IEEE CEC, September 2-5, Edinburgh, UK
ECAL, September 5-9, Canterbury, UK
IGES, October 23-24, Park City, Utah
ASHG, October 25-29, Salt Lake City, Utah
Some of you may have missed this great paper by Dr. Michael Wade. It is worth reading. His lab web page at Indiana University can be found here. See also his book on Epistasis and the Evolutionary Process from Oxford Press (2000). It is a classic.
Wade MJ. Epistasis, complex traits, and mapping genes. Genetica. 2001;112-113:59-69.
Using a three-locus model wherein two loci regulate a third, candidate locus, I examine physiological epistasis from the 'gene's eye view' of the regulated locus. I show that, depending upon genetic background at the regulatory loci, an allele at the candidate locus can be dominant, additive, recessive, neutral, over-dominant, or under-dominant in its effects on fitness. This kind of variation in allelic effect caused by variation in genetic background from population to population, from time to time in the same population, or sample to sample makes finding and mapping the genes underlying a complex phenotype difficult. The rate of evolution of such genes can also be slowed, especially in genetically subdivided metapopulations with migration. Nevertheless, understanding how variation in genetic background causes variation in allelic effects permits the genetic architecture of such complex traits to be dissected into the interacting component genes. While some backgrounds diminish allelic effects and make finding and mapping genes difficult, other backgrounds enhance allelic effects and facilitate gene mapping.
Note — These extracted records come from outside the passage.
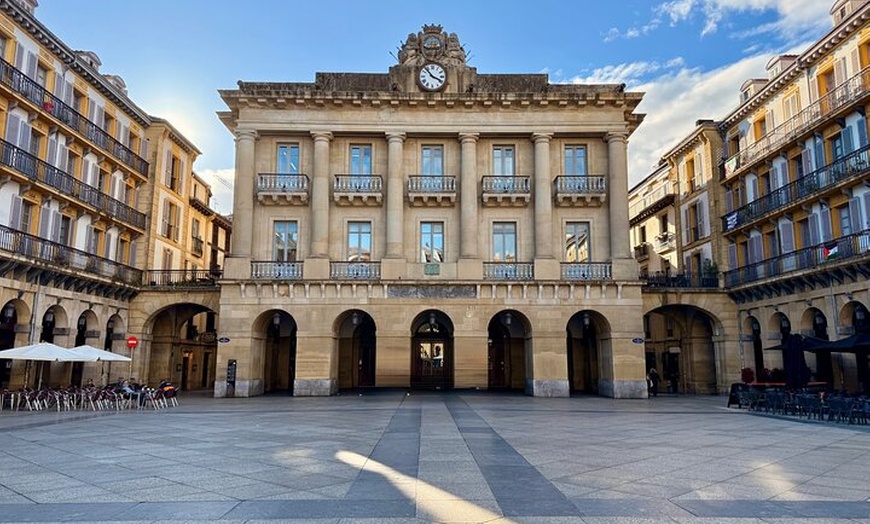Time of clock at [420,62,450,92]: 3:53
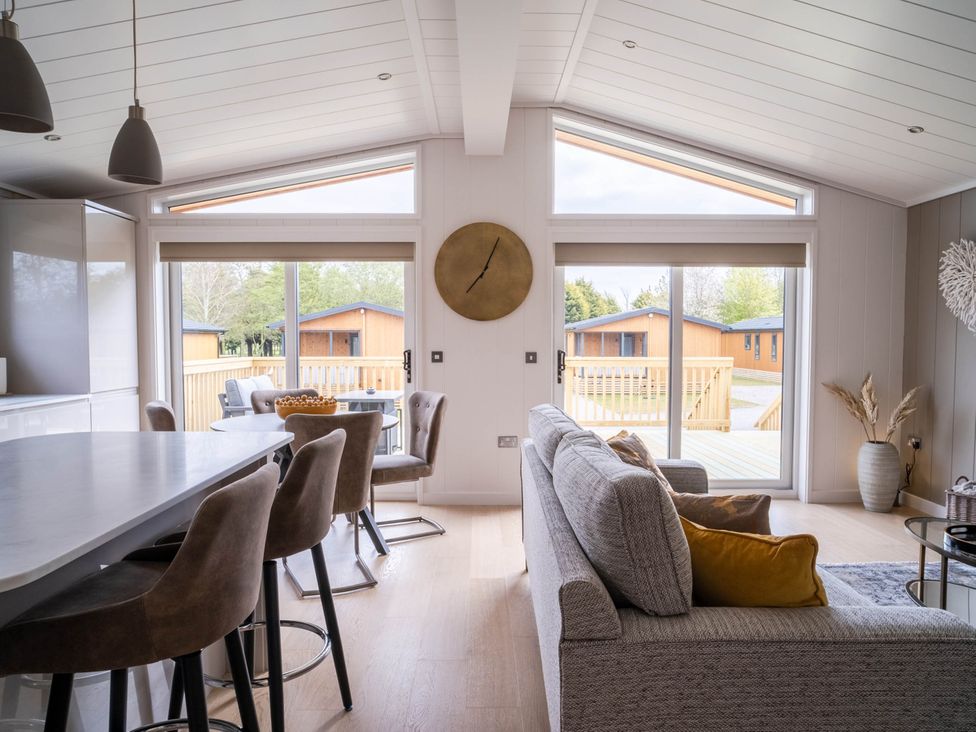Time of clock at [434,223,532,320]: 7:04
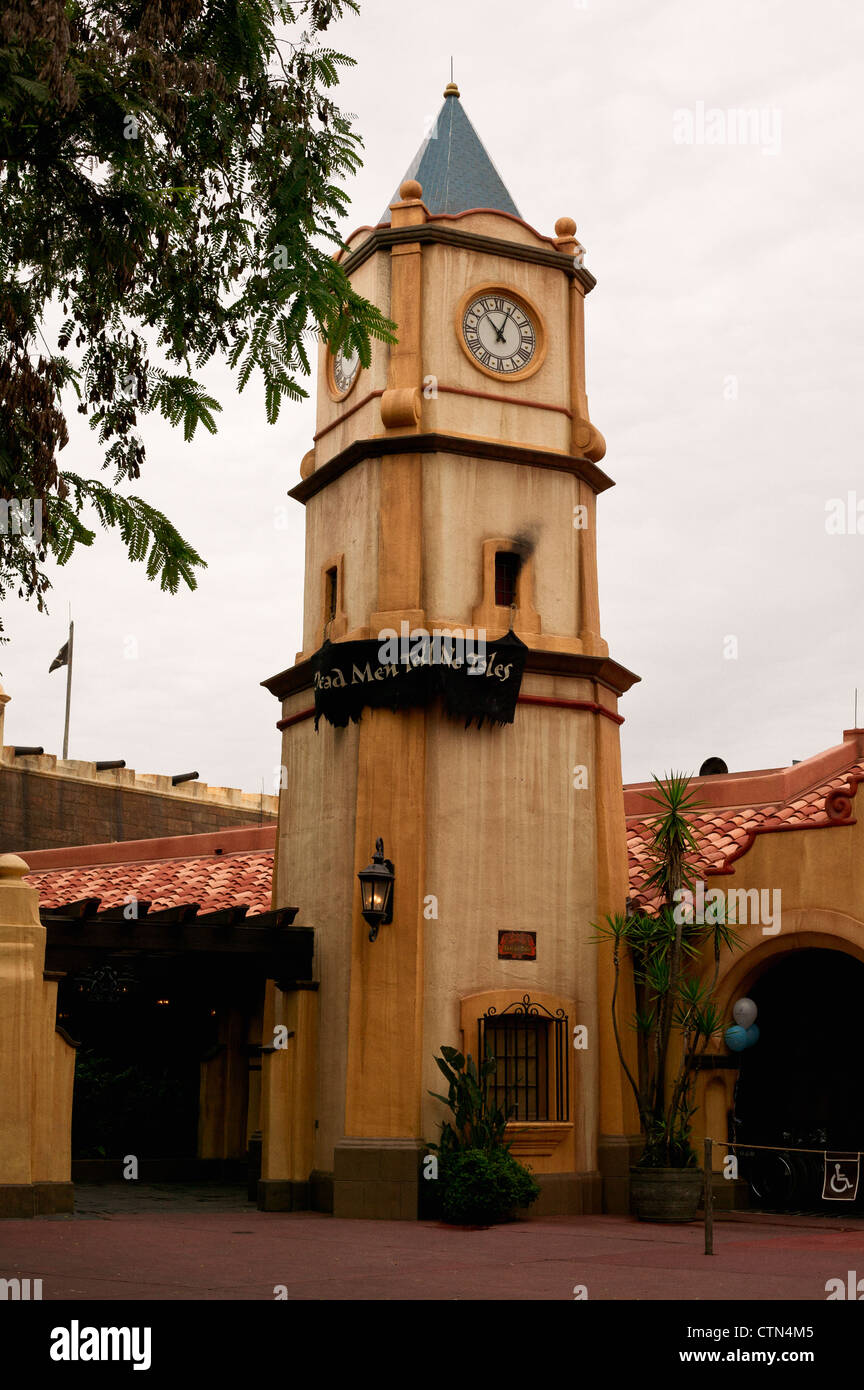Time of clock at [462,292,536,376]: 12:53
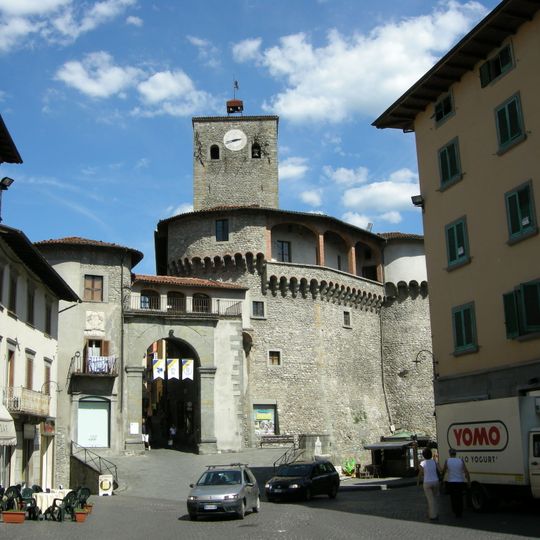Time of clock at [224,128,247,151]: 2:42
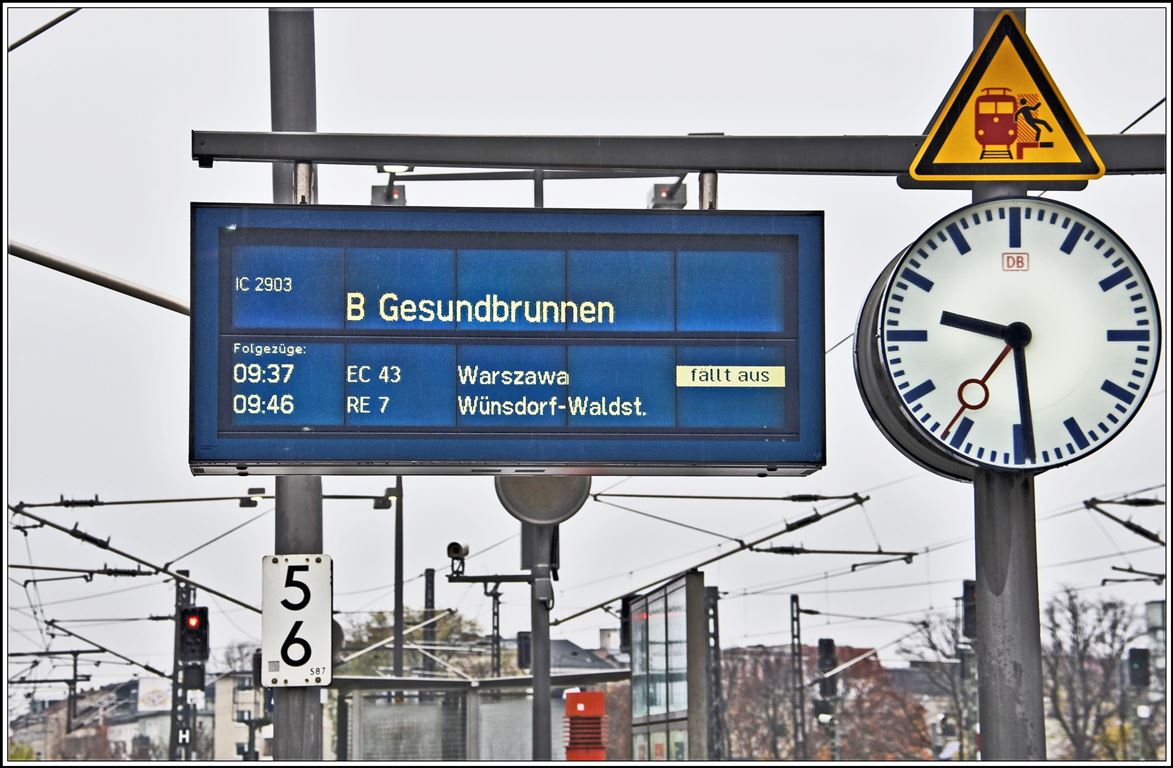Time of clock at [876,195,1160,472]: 9:29
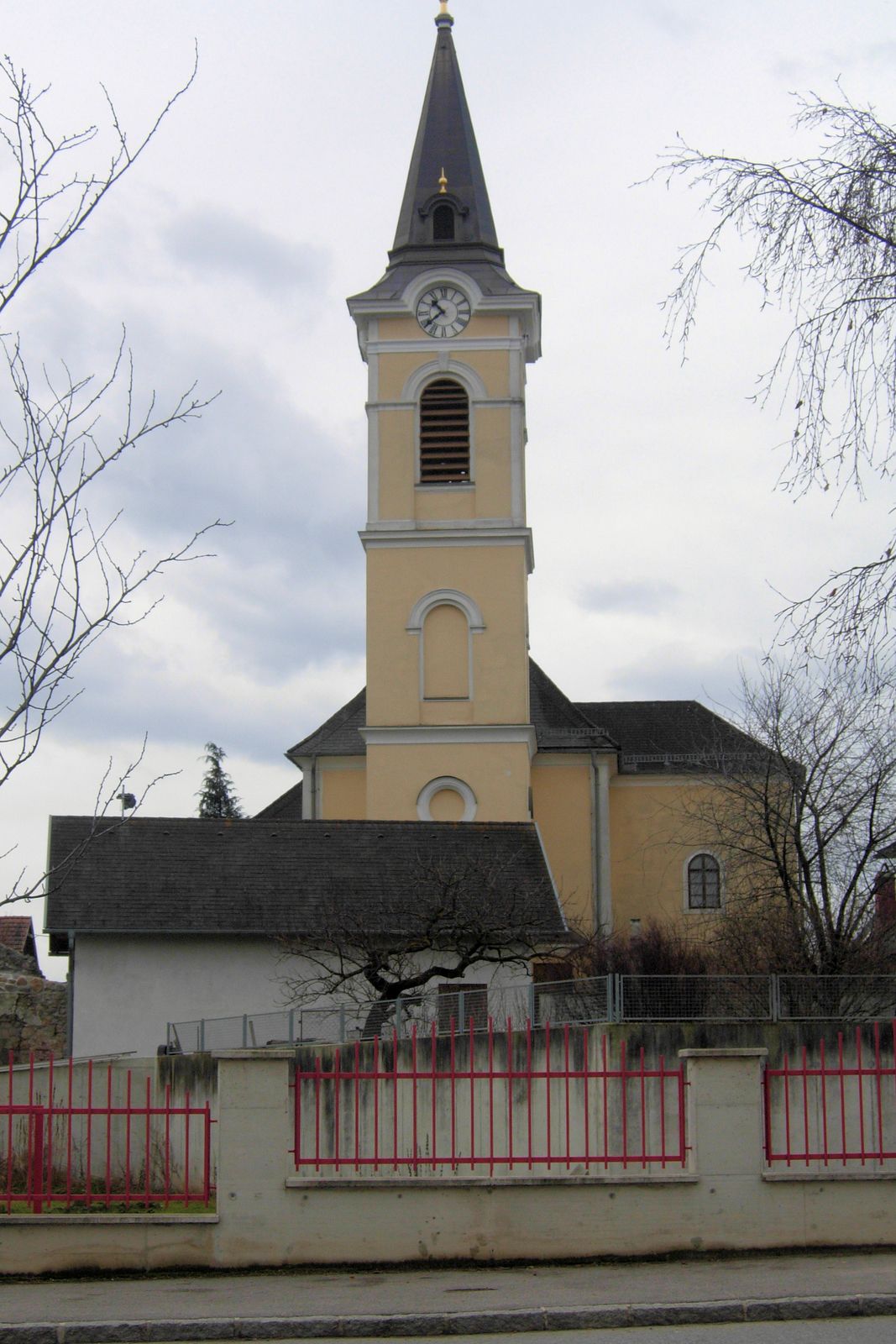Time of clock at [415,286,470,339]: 10:38
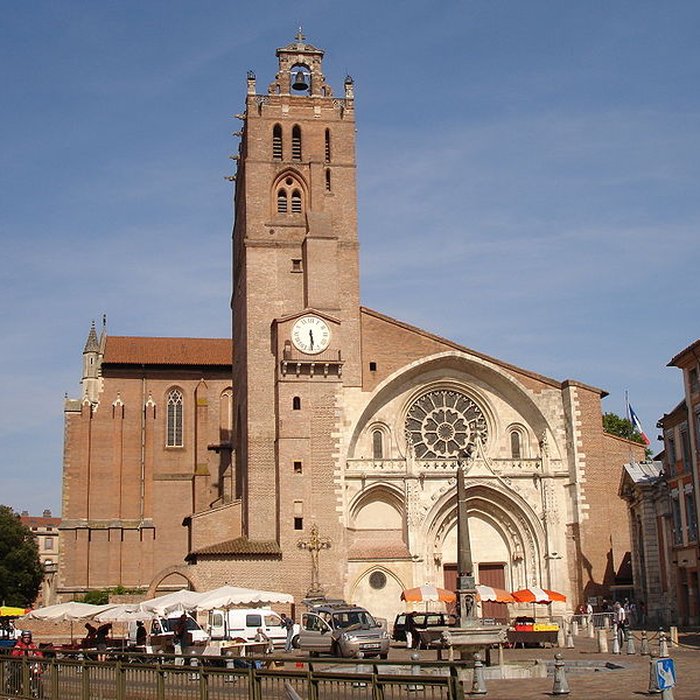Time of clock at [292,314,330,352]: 5:29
Tuesday, February 01, 2005
Two new papers address some of the important issues surrounding the detection of susceptibility loci using genome-wide association studies. Both briefly discuss epistasis or gene-gene interactions. See:
Hirschhorn and Daly (2005) Genome-wide association studies for common diseases and complex traits. Nature Reviews Genetics 6:95-108.
Wang et al. (2005) Genome-wide association studies: theoretical and practical concerns. Nature Reviews Genetics 6:109-118.
We published a paper last year that specifically addresses some of the challenges with detecting, characterizing, and interpreting epistasis in genome-wide association studies. See:
Moore and Ritchie (2004) The challenges of whole-genome approaches to common diseases. JAMA 291(13):1642-3.
Biological and Statistical Epistasis
Our paper on "Traversing the conceptual divide between biological and statistical epistasis: Systems biology and a more modern synthesis" by Moore and Williams has been accepted for publication in the June issue of BioEssays. Here is the abstract:
Epistasis plays an important role in the genetic architecture of common human diseases and can be viewed from two perspectives, biological and statistical, each derived from and leading to different assumptions and research strategies. Biological epistasis is the result of physical interactions among biomolecules within gene regulatory networks and biochemical pathways in an individual such that the effect of a gene on a phenotype is dependent on one or more other genes. In contrast, statistical epistasis is defined as deviation from additivity in a mathematical model summarizing the relationship between multilocus genotypes and phenotypic variation in a population. The goal of this essay is to review definitions and examples of biological and statistical epistasis and to explore the relationship between the two. Specifically, we present and discuss the following two questions in the context of human health and disease. First, when does statistical evidence of epistasis in human populations imply underlying biomolecular interactions in the etiology of disease? Second, when do biomolecular interactions produce patterns of statistical epistasis in human populations? Answers to these two reciprocal questions will provide an important framework for using genetic information to improve our ability to diagnose, prevent, and treat common human diseases. We propose that systems biology will provide the necessary information for addressing these questions and that model systems such as bacteria, yeast, and digital organisms will be a useful place to start.